MLS Commissioner Don Garber on Thursday said that the league "expects to make an announcement next month" regarding David Beckham's prospective expansion team in Miami, according to Craig Davis of the South Florida SUN-SENTINEL. The comments marked the "most encouraging sign" yet that Beckham will "locate an expansion franchise in South Florida." Garber said, "Right now, we've got a lot of work to do, and we'll announce something in early February." Davis notes the Miami-Dade County Commission last month "authorized Mayor Carlos Gimenez to negotiate with Beckham's group on a stadium" at PortMiami, though the county "would not provide funding" (South Florida SUN-SENTINEL, 1/17). Garber said, "We can't go to Miami without the right stadium solution. David understands that. The city understands that. That's an indisputable fact. We can't have different rules in Miami than we have in any other city" (MIAMI HERALD, 1/17).
CAROLINA IN MY MIND: MLL Charlotte Hounds President & Managing Partner Jim McPhilliamy said that he is "leading a group to buy the franchise rights" of the USL Pro Charlotte Eagles, and that he "intends to put the new team at Memorial Stadium" for the '15 season. He added that the "ultimate goal" is to bring MLS to Charlotte by '20. In Charlotte, David Scott noted the sale "must be approved by the USL." McPhilliamy said that the Hounds group "has an agreement in place to acquire the rights for about $500,000 at the end of the season" (CHARLOTTE OBSERVER, 1/16).
In N.Y., Manish Mehta cites a source as saying that despite the Jets signing coach Rex Ryan to a contract extension, the team can "effectively opt out of the contract after the 2015 season because any salary Ryan is owed beyond that is not fully guaranteed -- if at all." Ryan's deal is "incentivized for playoff success, so if he fails to deliver, the Jets have a financially friendly escape hatch." It was a "master stroke" by GM John Idzik and Owner Woody Johnson, who "created a short-term, performance-based path for their head coach" (N.Y. DAILY NEWS, 1/17).
OHIO CLOUD COVER: In Cleveland, Terry Pluto wrote the "one problem" with Browns Owner Jimmy Haslam III's letter to season ticket holders is that it "came from Owner Jimmy Haslam and the Browns." Pluto: "Almost everything they say is met by most fans with skepticism or downright derision." The Browns "can't win the public relations game because they have lost so many games on the field." Haslam "lost a lot of credibility with the fan base when his Pilot/Flying J company was raided by the FBI" last April.
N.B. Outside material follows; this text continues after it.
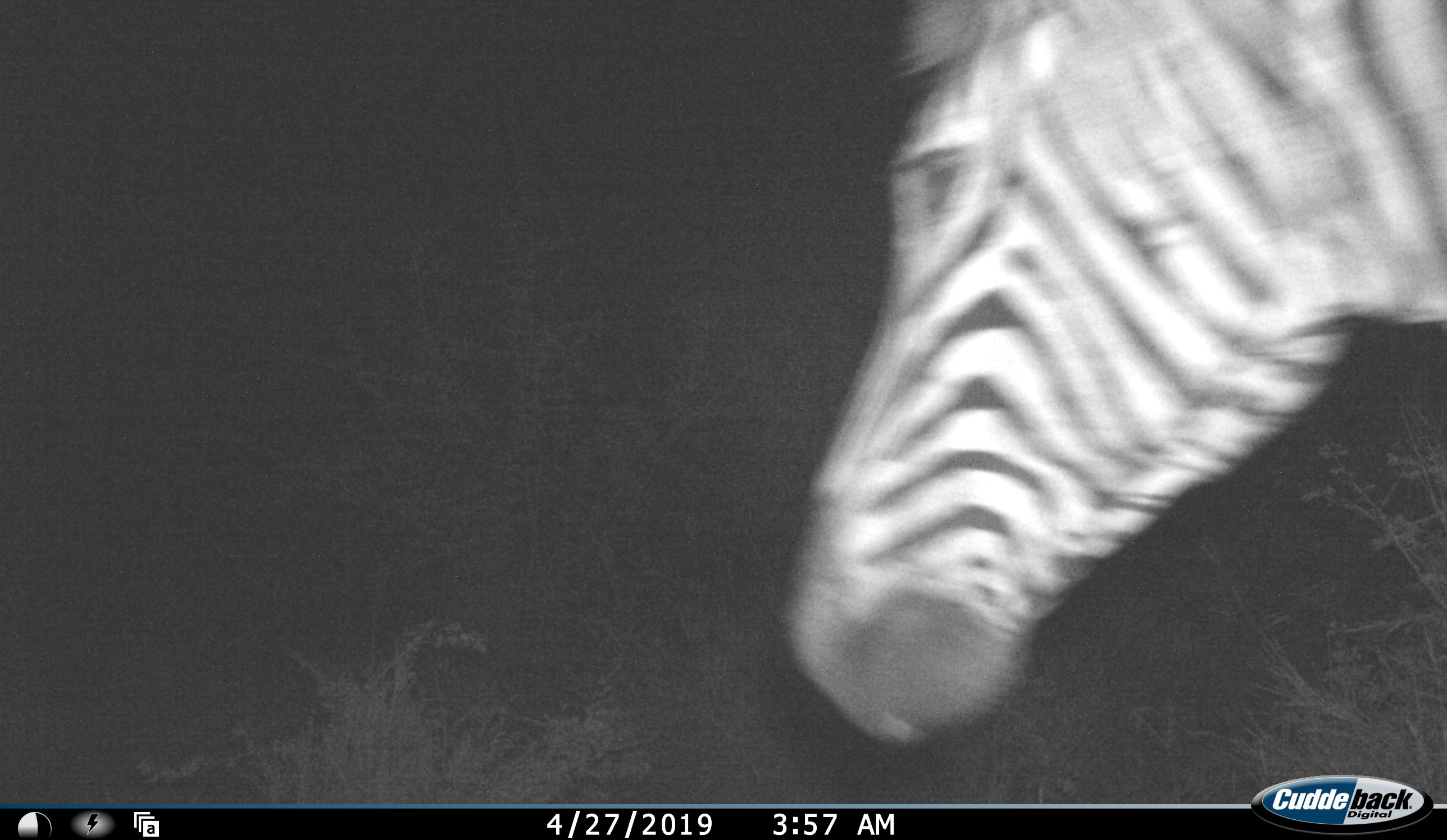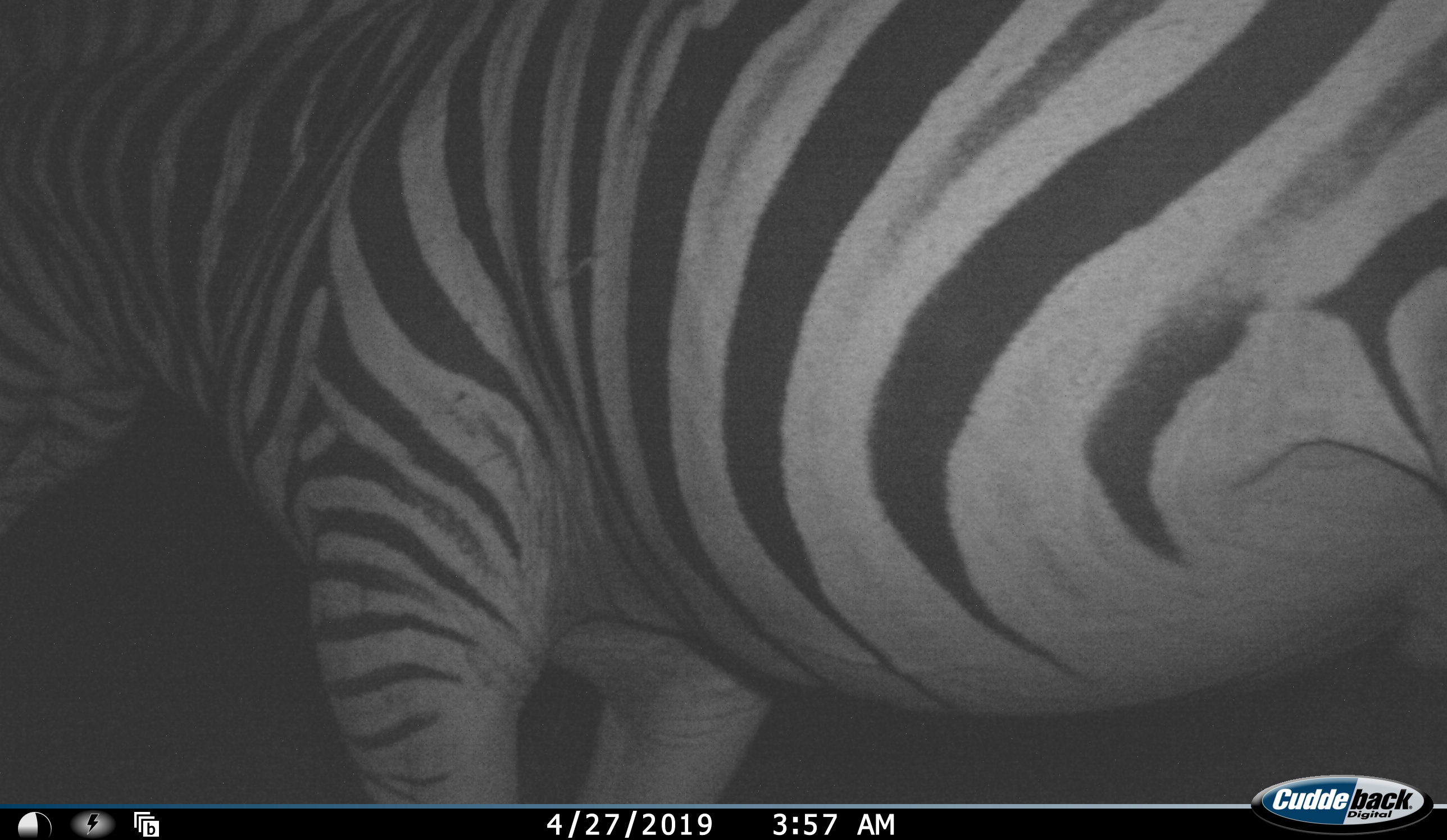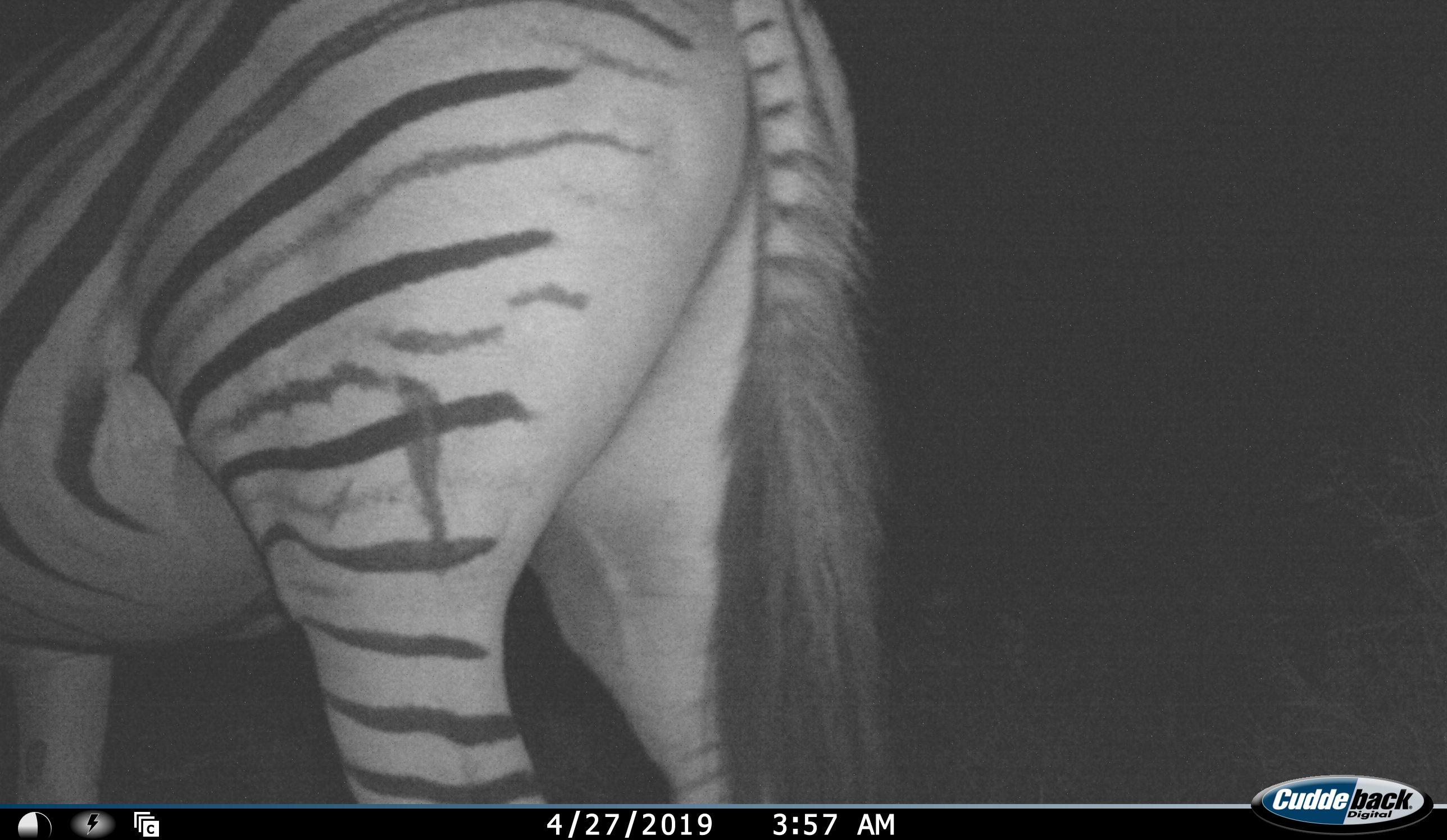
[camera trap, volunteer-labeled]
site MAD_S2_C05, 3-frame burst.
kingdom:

The team then finished the '13 season with a 4-12 record, followed by "the quick firing" of coach Rob Chudzinski (CLEVELAND.com, 1/16).
PLENTY OF FISH IN THE SEA? In Ft. Lauderdale, Omar Kelly writes of the Dolphins' GM search, "Problem is, because a handful of qualified individuals turned down the opportunity to interview for the position there is this perception the job is neither desirable, nor a good opportunity." While the candidates' "disinterest does create some questions," each of them "had their reasons to stay where they are." Kelly: "Just because one qualified candidate -- or four -- shoots you down, doesn't mean the right person isn't out their looking for you" (South Florida SUN-SENTINEL, 1/17).